PRODUCT MARKET FUNDAMENTALS: GASOLINE: February gasoline has been waffling around unchanged levels in the early overnight trade as the market appears to be in a holding pattern ahead of today’s critical employment news. But it’s been impressive that gasoline has only seen a limited pull back from this week’s highs despite a large jump in EIA fuel stocks and the market reaching a technically overbought extreme up at these price levels. However, there seems to be concern surfacing that the low refinery operating rate which dropped below 80% last week along with scheduled and unscheduled maintenance could create a tight supply situation in gasoline this spring, especially if economic conditions continue to show signs of improvement. Therefore, today’s employment report could be a major catalyst for this market and a bullish outcome may have the potential to eventually lift gasoline back towards the $2.20 price level. But on the other hand, gasoline appears to be sufficiently overbought that a bearish jobs report reading could also temporarily pressure the market back below $2.10. We still see upside potential for gasoline and given the market’s technical condition and the possibility of volatile trade action off today’s economic news, there is also a chance traders will be able to buy the market at lower levels.

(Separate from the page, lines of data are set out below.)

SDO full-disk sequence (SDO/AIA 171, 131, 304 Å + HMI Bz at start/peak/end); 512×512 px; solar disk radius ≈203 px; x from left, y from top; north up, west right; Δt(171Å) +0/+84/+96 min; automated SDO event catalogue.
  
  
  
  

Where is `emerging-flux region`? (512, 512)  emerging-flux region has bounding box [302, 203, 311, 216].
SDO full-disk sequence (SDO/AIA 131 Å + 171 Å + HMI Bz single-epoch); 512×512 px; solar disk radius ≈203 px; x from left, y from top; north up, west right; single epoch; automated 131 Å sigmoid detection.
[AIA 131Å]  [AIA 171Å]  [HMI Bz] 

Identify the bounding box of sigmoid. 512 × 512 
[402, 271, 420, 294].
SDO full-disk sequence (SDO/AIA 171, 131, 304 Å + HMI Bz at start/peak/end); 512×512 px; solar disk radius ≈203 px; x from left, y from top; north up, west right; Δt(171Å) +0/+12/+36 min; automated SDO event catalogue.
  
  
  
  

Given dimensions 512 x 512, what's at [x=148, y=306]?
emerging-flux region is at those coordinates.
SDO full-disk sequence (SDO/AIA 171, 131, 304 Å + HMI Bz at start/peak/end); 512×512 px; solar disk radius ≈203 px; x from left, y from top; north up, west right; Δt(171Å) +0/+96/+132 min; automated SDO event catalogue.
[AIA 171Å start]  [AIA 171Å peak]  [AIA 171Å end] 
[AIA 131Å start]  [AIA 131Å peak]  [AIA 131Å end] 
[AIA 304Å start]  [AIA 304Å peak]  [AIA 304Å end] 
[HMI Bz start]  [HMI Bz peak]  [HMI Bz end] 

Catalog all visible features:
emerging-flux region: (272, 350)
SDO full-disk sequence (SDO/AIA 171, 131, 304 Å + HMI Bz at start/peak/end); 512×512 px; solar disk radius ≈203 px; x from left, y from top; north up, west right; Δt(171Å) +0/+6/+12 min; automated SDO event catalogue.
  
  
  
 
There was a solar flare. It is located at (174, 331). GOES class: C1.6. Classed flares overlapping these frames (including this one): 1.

HEATING OIL: February heating oil has edged lower in the early overnight action as traders brace for today’s key employment report and on some pressure tied to a less supportive weather outlook. Heating oil has seen a steep rally from the December low as cold temperatures over the last month and frigid conditions this week have boosted winter fuel demand helping to trim the supply glut in distillate stocks. But with technical indicators at an overbought extreme and most weather forecasters predicting temperatures to warm up a bit next week certainly leaves heating oil vulnerable to more extensive profit taking, especially since fund have likely built a record net long position in this market. Therefore, unless today’s critical read on employment can reveal a bullish surprise, we suspect February heating oilcould give back a sizable portion of this week’s gains.

TODAY’S ENERGY MARKET GUIDANCE: Today’s employment report will likely set the early tone. Traders should be prepared for a possible surge in volatility if the payroll number is surprising since a bigger than expected gain or loss could result in sharp price move.